Shell led the acquisition of venture-backed startup The New Motion, one of the leading charge-point providers for electric mobility in Europe. But Van de Wouw, who is on the board of Airborne Oil and Gas, pointed to Shell Ventures’ “ability to forge strategic partnerships between our portfolio companies and our (Shell) businesses”.
More than 90% of its investments are being deployed within Shell, including data analytics platform Maana, which is being deployed at 12 different occasions in Shell, and concentrated solar for industrial heat and enhanced oil recovery Glasspoint.
He said: “Glasspoint is a perfect example of a very successful startup that wouldn’t be around today without STV’s and Shell help. In parallel with our minority investment in 2012, Shell funded the construction of a 50 tonnes-per-day steam pilot at Jamal in Oman. We subsequently led the next round, $50m, with SGRF (the sovereign wealth fund of Oman), who we got interested to co-invest with us. Glasspoint is now busy completing the largest solar steam project in the world in Oman with through our JV [joint venture] partner PDO: a 1 GigaWatt and 6000 tonnes-per-day steam plant at our heavy oil fields in Miraah (Oman). More recently, Glasspoint was awarded a similar steam delivery contract by the Shell-Exxon joint venture ERA in California!”
More broadly, Shell Ventures has expanded its focus from oil and gas technologies only to renewable energy (power value chain), connected energy (smart homes and smart businesses), digital (data analytics) to smart or connected mobility and freight.
He said: “Besides our traditional focus to support our upstream and integrated gas businesses, we now cover all Shell businesses, including new energies, retail, global commercial (lubes) and trading.”
Shell Ventures also supports and funds several incubator programs like Greentown Labs in Boston.

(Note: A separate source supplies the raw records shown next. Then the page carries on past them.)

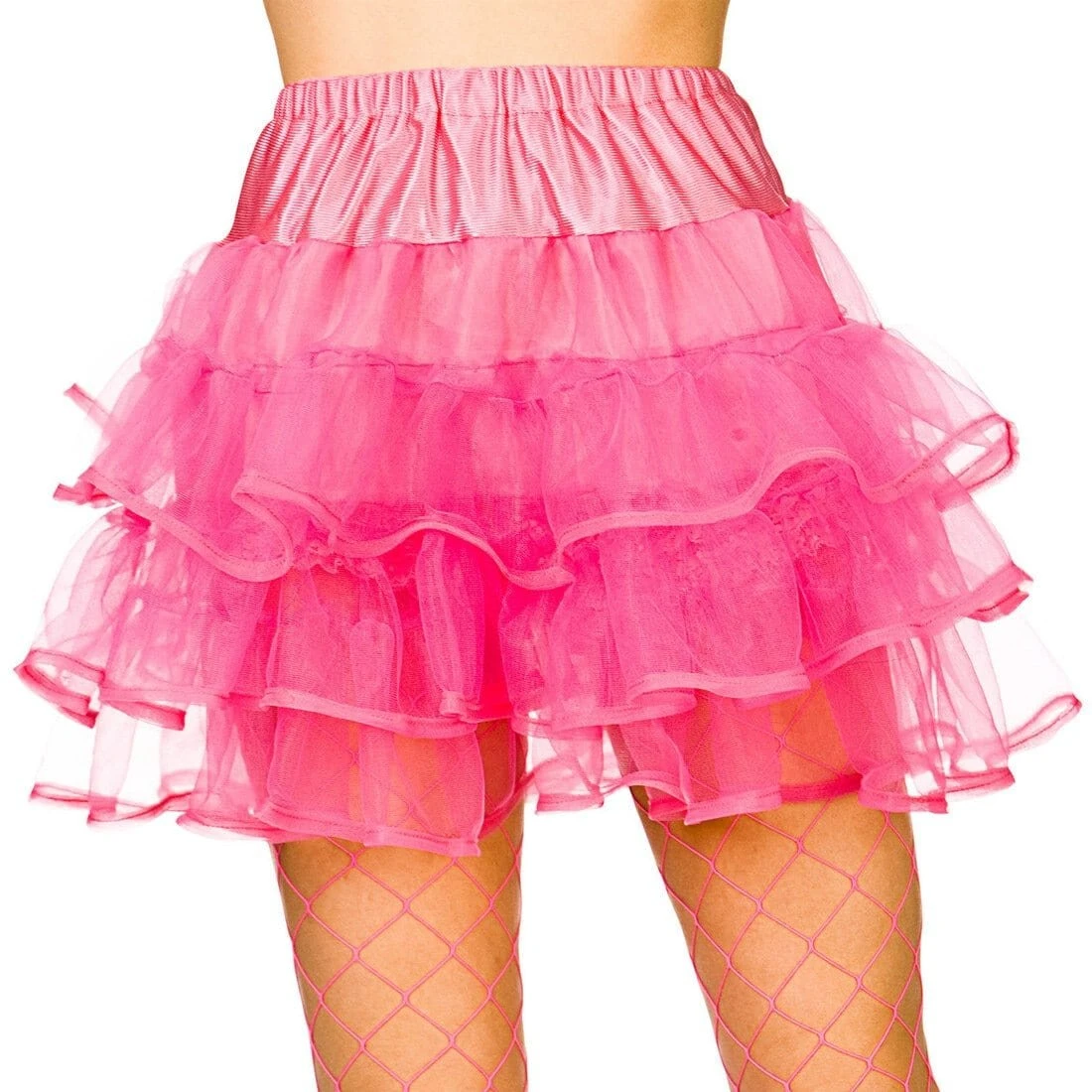Womens Neon Pink Ruffle Tutu Skirt Fancy Dress Accessory 3 Womens Neon Pink Ruffle Tutu Skirt Fancy Dress Accessory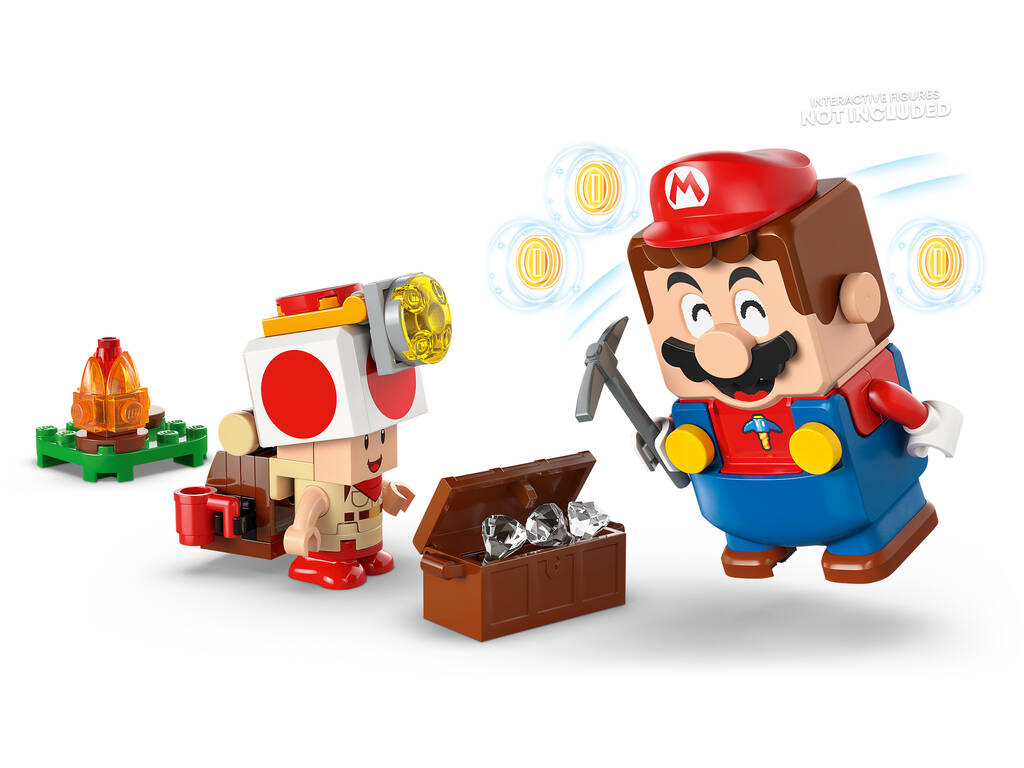 Lego Super Mario De Acampada con el Capitán Toad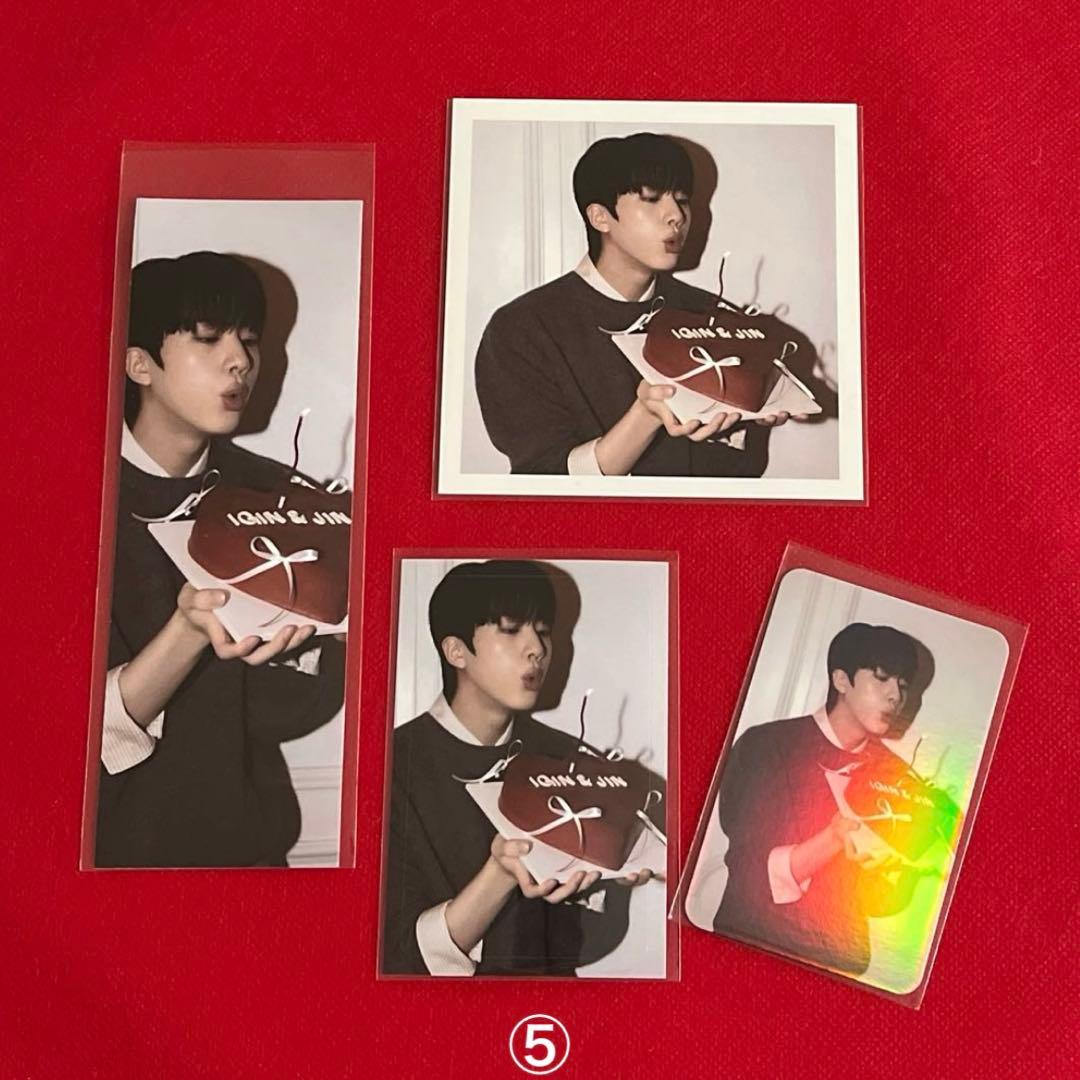 BTS ロングステッカー・ブックマーク・ホログラム両面フォトカード等♡Jin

And so while chemicals company DuPont was the largest corporate venturing group of the 1960s and before, oil major Exxon was probably the largest CVC in the 1970s, having been founded the decade before. Exxon Enterprises’ subsequent fall and sale for $1m in the 1980s has proved an academic case study of CVC management techniques but its closure has also allowed peer Shell to claim the mantle of long-running corporate venturing unit. It is a title Van de Wouw, who after nine years at Fluor joined Shell in 2004 and held a number of senior roles before taking on Ventures in 2012, is proud of and it making all efforts to build an even longer-term, more sustainable one in more ways than one.